====== SUPPLIED DATA ======
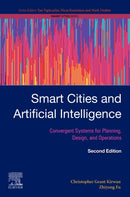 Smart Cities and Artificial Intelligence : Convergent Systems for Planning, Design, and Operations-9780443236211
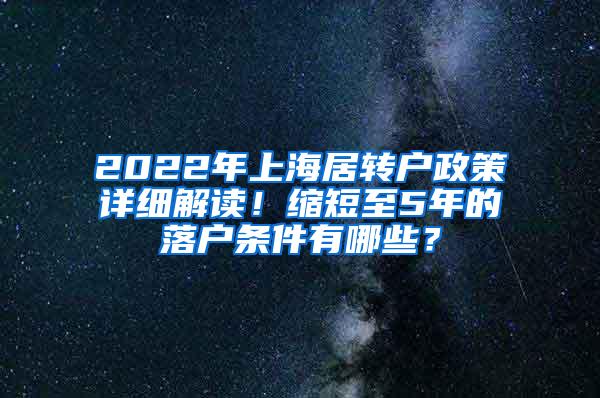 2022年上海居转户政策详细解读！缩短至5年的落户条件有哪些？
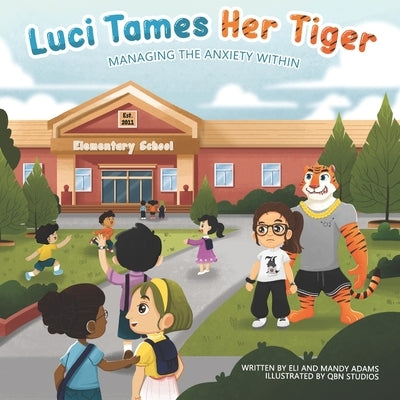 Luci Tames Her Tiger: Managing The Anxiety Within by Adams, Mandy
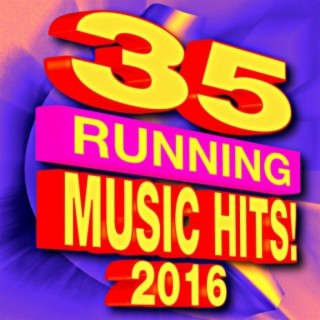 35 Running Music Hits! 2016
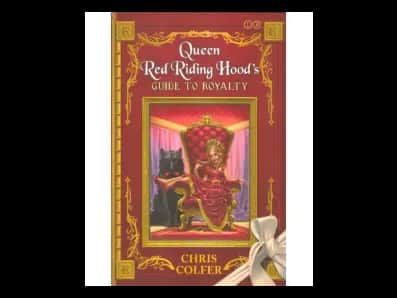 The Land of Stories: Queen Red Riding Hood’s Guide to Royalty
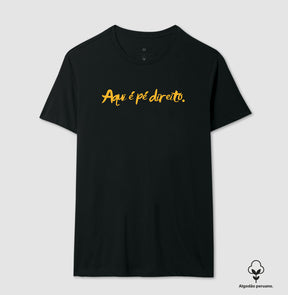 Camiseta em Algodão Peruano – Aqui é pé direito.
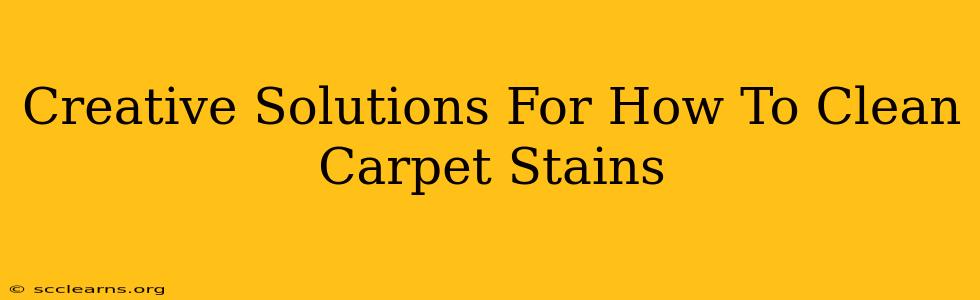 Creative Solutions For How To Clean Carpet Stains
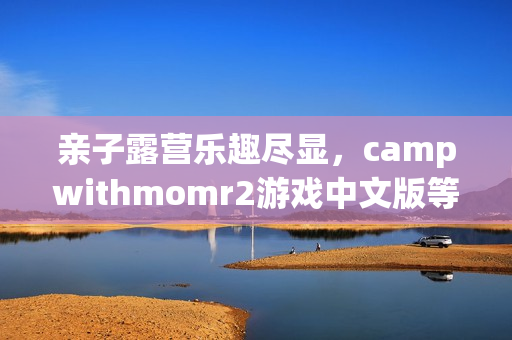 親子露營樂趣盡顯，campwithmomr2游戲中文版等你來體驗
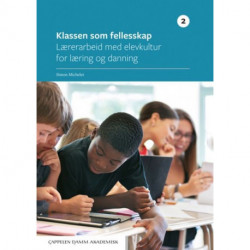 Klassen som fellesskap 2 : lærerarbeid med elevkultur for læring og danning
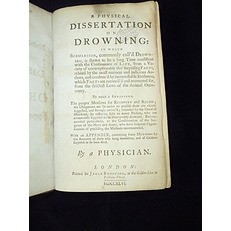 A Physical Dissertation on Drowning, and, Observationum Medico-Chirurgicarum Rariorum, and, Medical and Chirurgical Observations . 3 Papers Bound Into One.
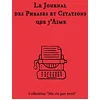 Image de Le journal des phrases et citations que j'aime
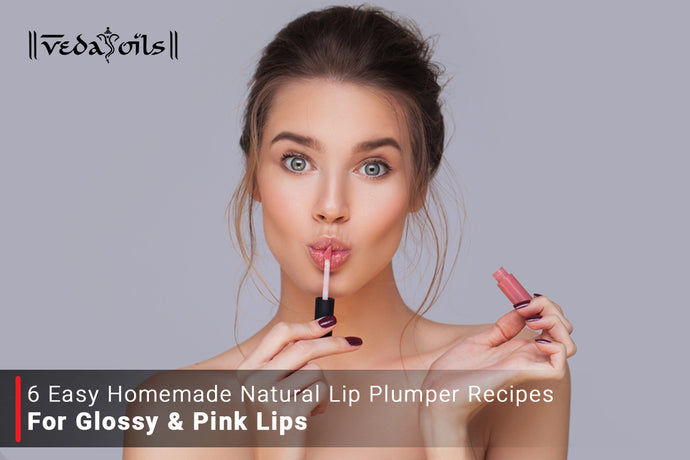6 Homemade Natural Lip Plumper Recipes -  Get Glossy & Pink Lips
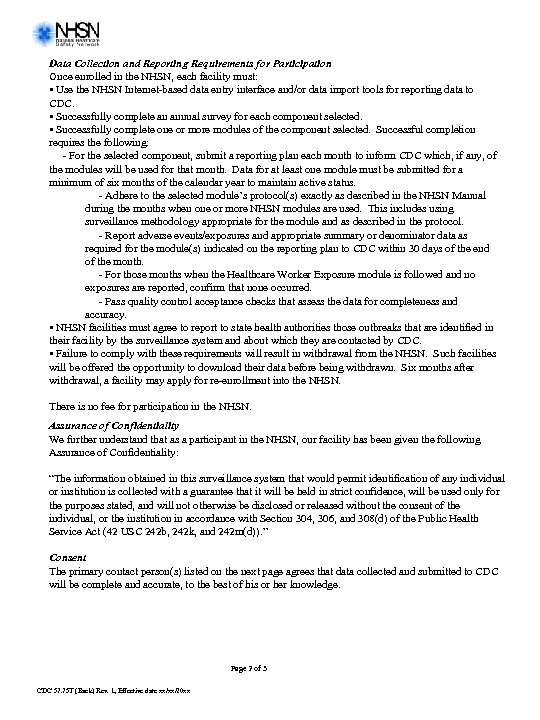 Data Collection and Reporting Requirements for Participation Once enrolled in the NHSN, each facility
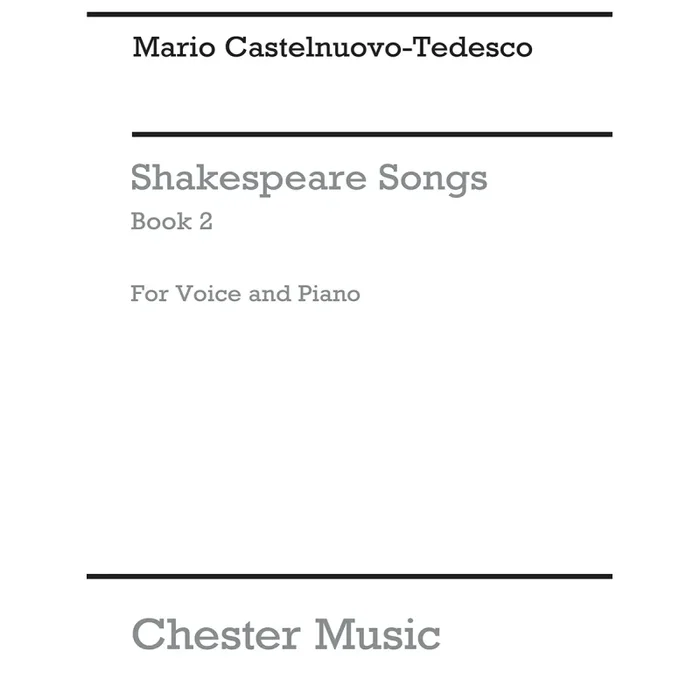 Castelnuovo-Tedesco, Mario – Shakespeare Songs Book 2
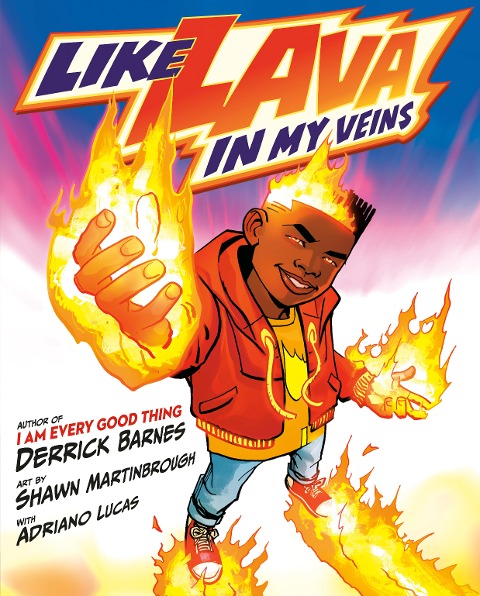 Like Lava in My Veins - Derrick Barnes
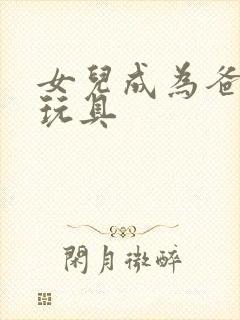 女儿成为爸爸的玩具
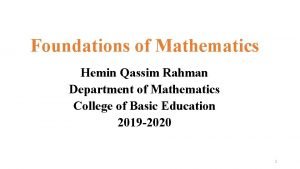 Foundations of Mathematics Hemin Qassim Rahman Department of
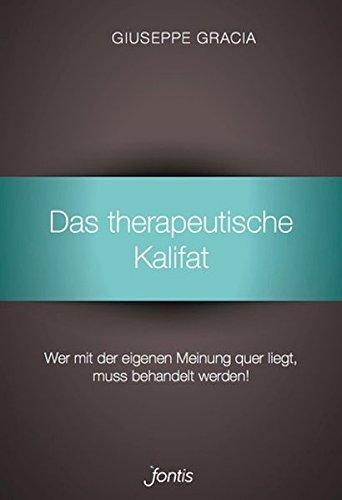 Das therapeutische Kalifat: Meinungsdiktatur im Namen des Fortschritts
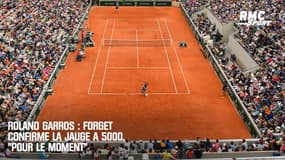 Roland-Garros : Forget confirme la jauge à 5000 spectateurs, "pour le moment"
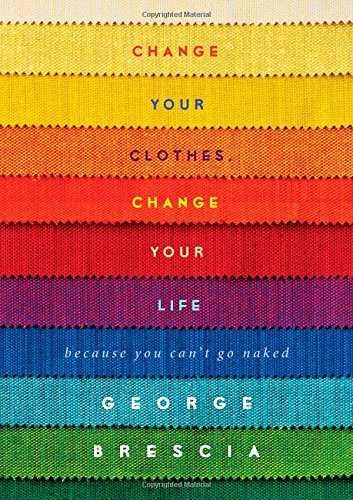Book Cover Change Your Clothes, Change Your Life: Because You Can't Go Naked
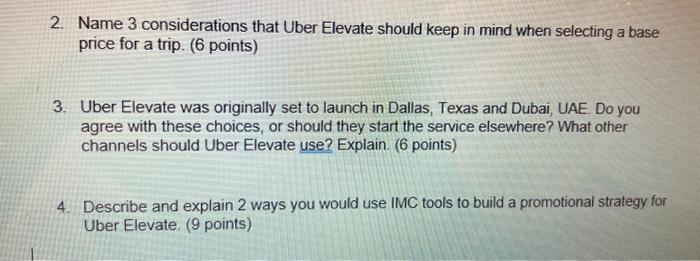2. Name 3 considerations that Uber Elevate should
======
====== SUPPLIED DATA ======
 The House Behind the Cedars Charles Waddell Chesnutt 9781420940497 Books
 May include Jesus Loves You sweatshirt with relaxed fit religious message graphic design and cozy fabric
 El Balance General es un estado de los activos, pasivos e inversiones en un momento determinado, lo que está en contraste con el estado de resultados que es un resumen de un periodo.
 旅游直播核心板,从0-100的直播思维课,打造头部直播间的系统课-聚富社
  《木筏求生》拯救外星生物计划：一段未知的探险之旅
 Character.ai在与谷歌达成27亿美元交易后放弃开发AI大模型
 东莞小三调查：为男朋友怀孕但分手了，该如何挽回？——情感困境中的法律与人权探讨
======
====== SUPPLIED DATA ======
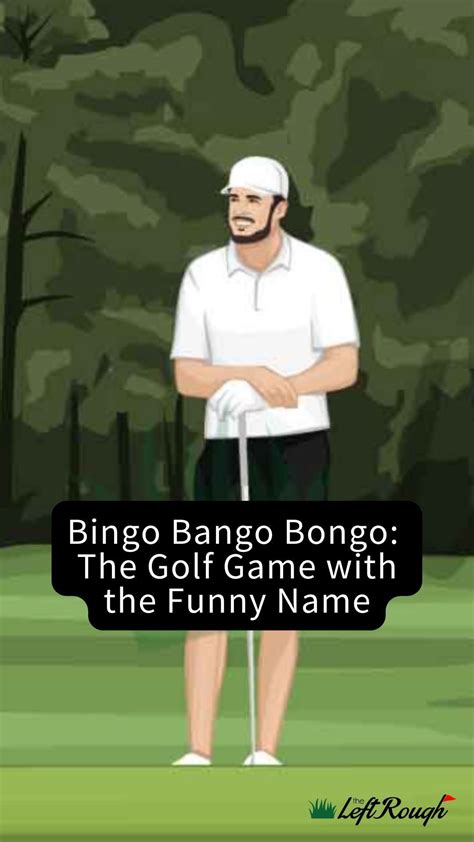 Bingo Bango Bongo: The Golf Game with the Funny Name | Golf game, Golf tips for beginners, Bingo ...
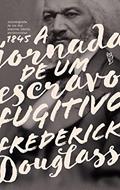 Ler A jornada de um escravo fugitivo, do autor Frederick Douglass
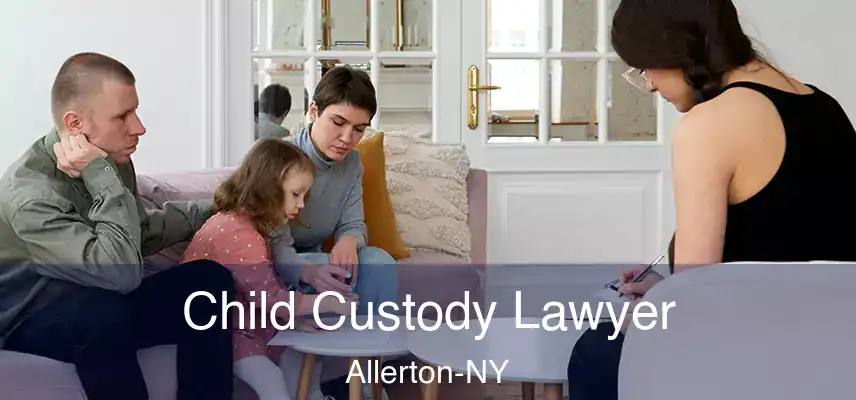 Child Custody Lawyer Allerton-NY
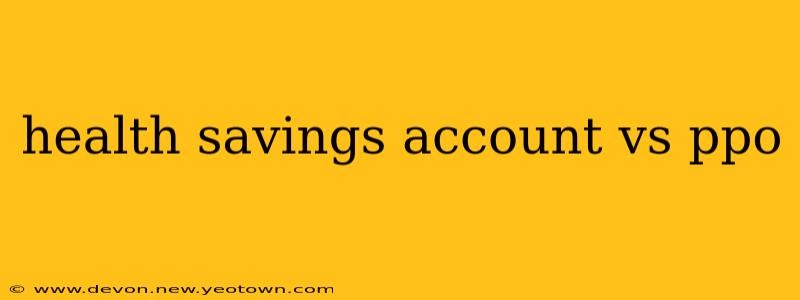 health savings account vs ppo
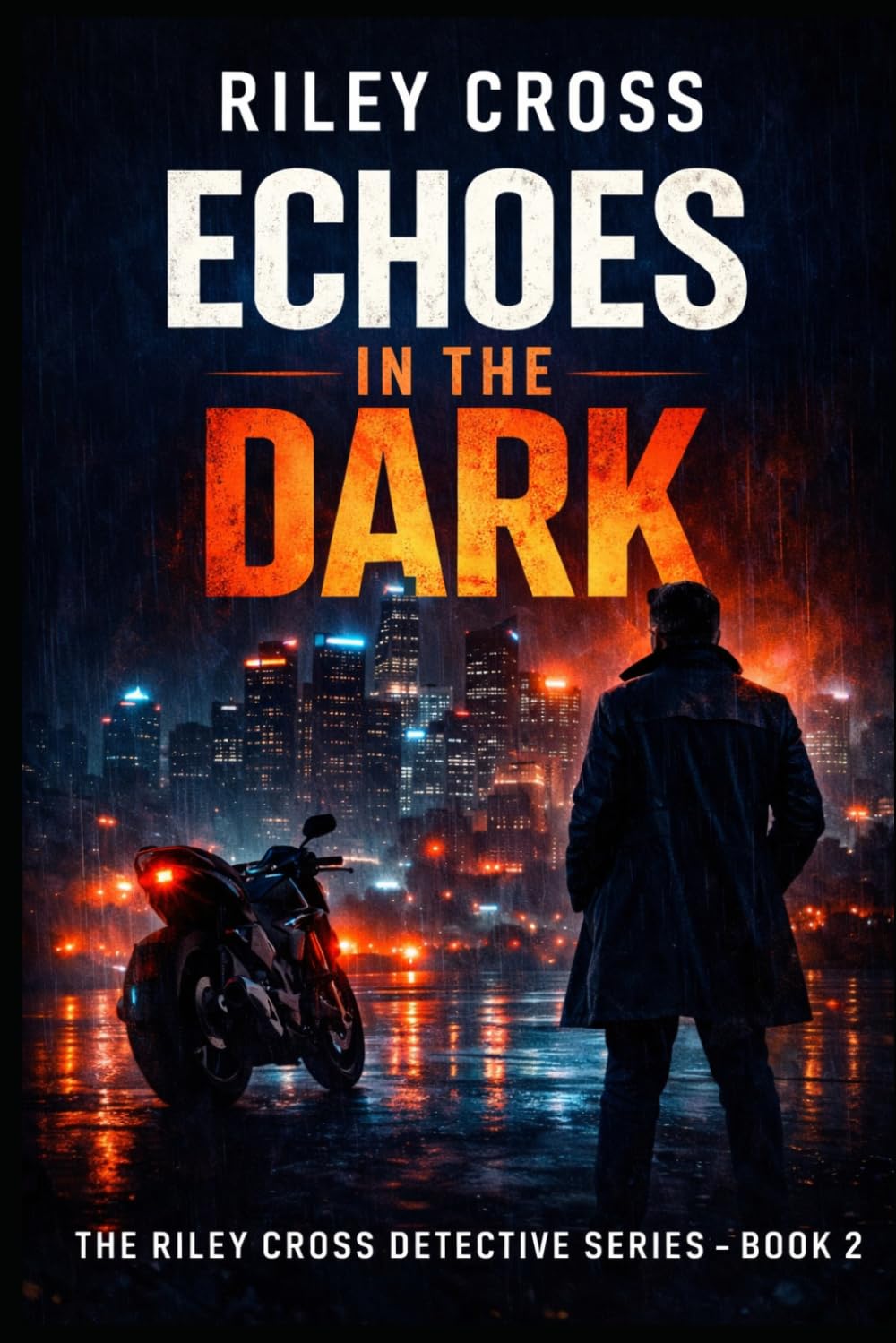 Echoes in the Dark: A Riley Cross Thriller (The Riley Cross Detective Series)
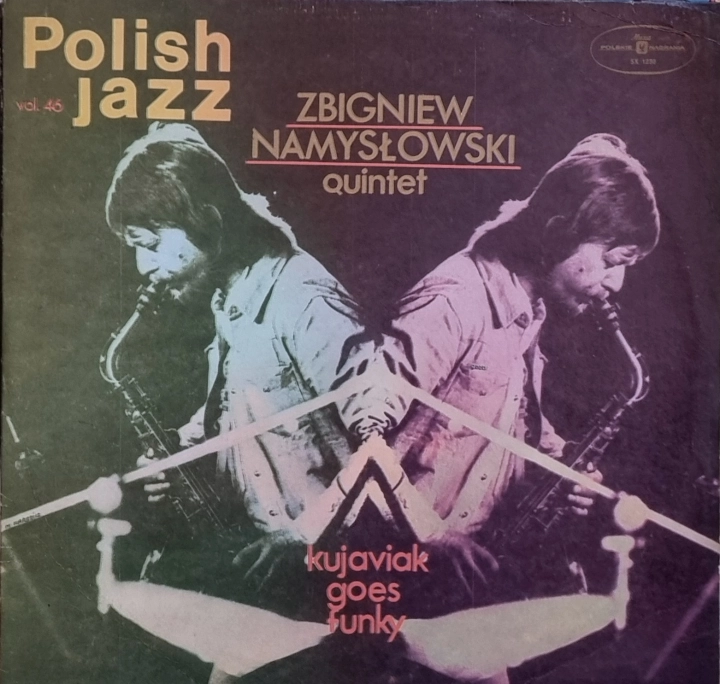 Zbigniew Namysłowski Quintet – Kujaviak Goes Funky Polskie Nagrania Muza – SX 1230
======
* [WHAT YOU ARE ASKED TO DO]: What you return must match, character for character, the lines above from the one with "Roland-Garros : Forget" through the one with "2. Name 3 considerations", minus any pictures.

* [TASK OUTPUT]:
 Roland-Garros : Forget confirme la jauge à 5000 spectateurs, "pour le moment"
Book Cover Change Your Clothes, Change Your Life: Because You Can't Go Naked
2. Name 3 considerations that Uber Elevate should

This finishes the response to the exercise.